▶ **Exercise instructions**: Using the article about a career move from AgResearch to Fish & Game, answer yes or no to whether each statement agrees with it, and quote the words that decide it. 1. The new Fish & Game job is based in Wānaka. 2. Funding available for agricultural research has grown over the past 20 years. 3. Hunting and fishing have always been among his hobbies.

▶ **Excerpt provided**:
He finished at AgResearch at Invermay Agricultural Centre near Mosgiel on Friday last week.
He felt lucky to secure an "amazing and special" job as the Fish & Game Central Otago operations manager in Wānaka, which started on Monday.
"It is a big career change but hunting and fishing has always been one of my hobbies."
His roles at AgResearch and Fish & Game both dealt with introduced species, he said with a laugh.
The reasons for a career change included waning energy.
"I have put a lot into AgResearch and the deer industry in various roles ... I don’t feel I have what I would want, or expect of myself, to put into the deer science any more."
He managed a programme to find a new way to do co-innovation with the deer industry and its timing coincided with the Covid-19 pandemic and talking to people remotely, rather than in-person, presented challenges.
"That was pretty taxing."
AgResearch had changed its internal science structure and funding to flagships.
"There is not a lot of my deer-specific research fitting into the research sphere and when you haven’t got everything to give, you risk burnout."
The amount of agricultural research being undertaken was "shrinking quite badly" due to available funding remaining static for the past 20 years.
Animal science had got "expensive and onerous" but it was felt "New Zealand could not afford to have shrinking to the level it is".

▶ **Dataset records**:

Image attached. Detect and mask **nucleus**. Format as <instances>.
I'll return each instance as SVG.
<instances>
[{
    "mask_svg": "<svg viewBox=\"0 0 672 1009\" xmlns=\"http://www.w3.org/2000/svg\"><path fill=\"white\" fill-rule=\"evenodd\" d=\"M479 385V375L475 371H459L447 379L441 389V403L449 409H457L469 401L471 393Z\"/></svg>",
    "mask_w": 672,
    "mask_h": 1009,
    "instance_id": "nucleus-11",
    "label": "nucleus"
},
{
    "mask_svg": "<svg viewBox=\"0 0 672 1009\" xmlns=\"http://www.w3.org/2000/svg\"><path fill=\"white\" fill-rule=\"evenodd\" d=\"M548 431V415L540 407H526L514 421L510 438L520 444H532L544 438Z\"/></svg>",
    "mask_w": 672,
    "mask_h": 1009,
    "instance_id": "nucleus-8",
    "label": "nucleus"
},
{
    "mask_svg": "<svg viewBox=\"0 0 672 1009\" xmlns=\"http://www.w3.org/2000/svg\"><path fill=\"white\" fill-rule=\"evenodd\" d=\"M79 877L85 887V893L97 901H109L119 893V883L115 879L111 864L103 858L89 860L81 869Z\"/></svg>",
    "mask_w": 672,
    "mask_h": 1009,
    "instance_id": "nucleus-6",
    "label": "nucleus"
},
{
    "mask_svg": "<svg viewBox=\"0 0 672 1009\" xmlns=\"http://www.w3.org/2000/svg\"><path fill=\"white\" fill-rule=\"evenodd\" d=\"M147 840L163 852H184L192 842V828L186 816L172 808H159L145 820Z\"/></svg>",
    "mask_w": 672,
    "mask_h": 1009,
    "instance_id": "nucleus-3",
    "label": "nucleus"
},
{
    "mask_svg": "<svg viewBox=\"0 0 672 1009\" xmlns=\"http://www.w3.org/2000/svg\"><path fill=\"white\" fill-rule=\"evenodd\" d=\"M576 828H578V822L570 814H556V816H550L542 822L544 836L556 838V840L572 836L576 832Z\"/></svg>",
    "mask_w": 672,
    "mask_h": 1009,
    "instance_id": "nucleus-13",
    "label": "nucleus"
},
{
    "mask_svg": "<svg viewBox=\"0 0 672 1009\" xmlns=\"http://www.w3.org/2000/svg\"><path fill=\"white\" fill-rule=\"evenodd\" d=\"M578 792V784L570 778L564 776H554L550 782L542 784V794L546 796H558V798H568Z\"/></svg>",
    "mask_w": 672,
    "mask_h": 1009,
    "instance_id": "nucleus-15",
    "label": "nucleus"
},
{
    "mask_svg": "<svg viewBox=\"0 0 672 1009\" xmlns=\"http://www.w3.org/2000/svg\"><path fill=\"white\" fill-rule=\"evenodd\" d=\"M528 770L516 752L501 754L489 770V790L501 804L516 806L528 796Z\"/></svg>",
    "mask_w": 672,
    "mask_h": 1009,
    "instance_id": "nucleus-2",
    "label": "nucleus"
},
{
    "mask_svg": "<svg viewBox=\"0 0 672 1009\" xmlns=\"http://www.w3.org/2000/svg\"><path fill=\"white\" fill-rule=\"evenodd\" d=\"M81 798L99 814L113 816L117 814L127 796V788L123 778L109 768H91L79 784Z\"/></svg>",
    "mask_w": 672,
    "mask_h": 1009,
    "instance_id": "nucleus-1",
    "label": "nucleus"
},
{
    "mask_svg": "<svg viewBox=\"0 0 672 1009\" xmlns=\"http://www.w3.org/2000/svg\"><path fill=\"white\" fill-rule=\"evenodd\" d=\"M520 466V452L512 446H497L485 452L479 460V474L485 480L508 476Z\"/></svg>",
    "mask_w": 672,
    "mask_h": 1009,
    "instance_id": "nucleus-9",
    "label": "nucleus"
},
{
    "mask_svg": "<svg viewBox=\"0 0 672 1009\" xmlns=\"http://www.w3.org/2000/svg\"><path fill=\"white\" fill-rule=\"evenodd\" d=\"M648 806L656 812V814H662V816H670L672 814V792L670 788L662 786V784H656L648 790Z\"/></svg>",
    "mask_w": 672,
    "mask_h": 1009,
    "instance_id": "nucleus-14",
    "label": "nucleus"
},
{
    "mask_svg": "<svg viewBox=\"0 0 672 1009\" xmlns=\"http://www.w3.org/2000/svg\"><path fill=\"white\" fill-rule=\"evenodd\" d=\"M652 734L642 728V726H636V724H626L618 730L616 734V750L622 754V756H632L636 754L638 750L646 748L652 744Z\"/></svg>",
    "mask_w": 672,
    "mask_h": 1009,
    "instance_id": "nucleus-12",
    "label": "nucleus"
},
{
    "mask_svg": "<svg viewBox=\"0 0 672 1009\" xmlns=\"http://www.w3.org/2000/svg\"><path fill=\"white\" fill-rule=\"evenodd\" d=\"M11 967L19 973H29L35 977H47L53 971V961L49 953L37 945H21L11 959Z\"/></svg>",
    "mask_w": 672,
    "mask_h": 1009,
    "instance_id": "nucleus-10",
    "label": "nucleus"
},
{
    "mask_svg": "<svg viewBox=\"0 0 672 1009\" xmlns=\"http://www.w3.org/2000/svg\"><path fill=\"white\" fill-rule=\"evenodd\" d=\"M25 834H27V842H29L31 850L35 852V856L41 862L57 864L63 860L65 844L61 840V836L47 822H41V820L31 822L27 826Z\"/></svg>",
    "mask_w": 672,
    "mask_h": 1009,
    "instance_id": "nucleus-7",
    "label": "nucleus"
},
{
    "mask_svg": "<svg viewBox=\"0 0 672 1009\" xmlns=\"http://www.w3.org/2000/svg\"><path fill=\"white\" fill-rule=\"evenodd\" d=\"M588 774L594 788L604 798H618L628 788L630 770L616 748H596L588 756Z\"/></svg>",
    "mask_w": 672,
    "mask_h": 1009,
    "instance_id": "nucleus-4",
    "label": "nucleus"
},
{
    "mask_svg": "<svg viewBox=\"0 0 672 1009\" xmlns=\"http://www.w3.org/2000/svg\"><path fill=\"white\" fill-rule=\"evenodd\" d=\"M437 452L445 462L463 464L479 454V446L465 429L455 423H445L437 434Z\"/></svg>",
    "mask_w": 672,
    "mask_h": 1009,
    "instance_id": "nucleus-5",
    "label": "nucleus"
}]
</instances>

▶ **Answer to this exercise**:
1. Yes: "the Fish & Game Central Otago operations manager in Wānaka"
2. No: "available funding remaining static for the past 20 years"
3. Yes: "hunting and fishing has always been one of my hobbies"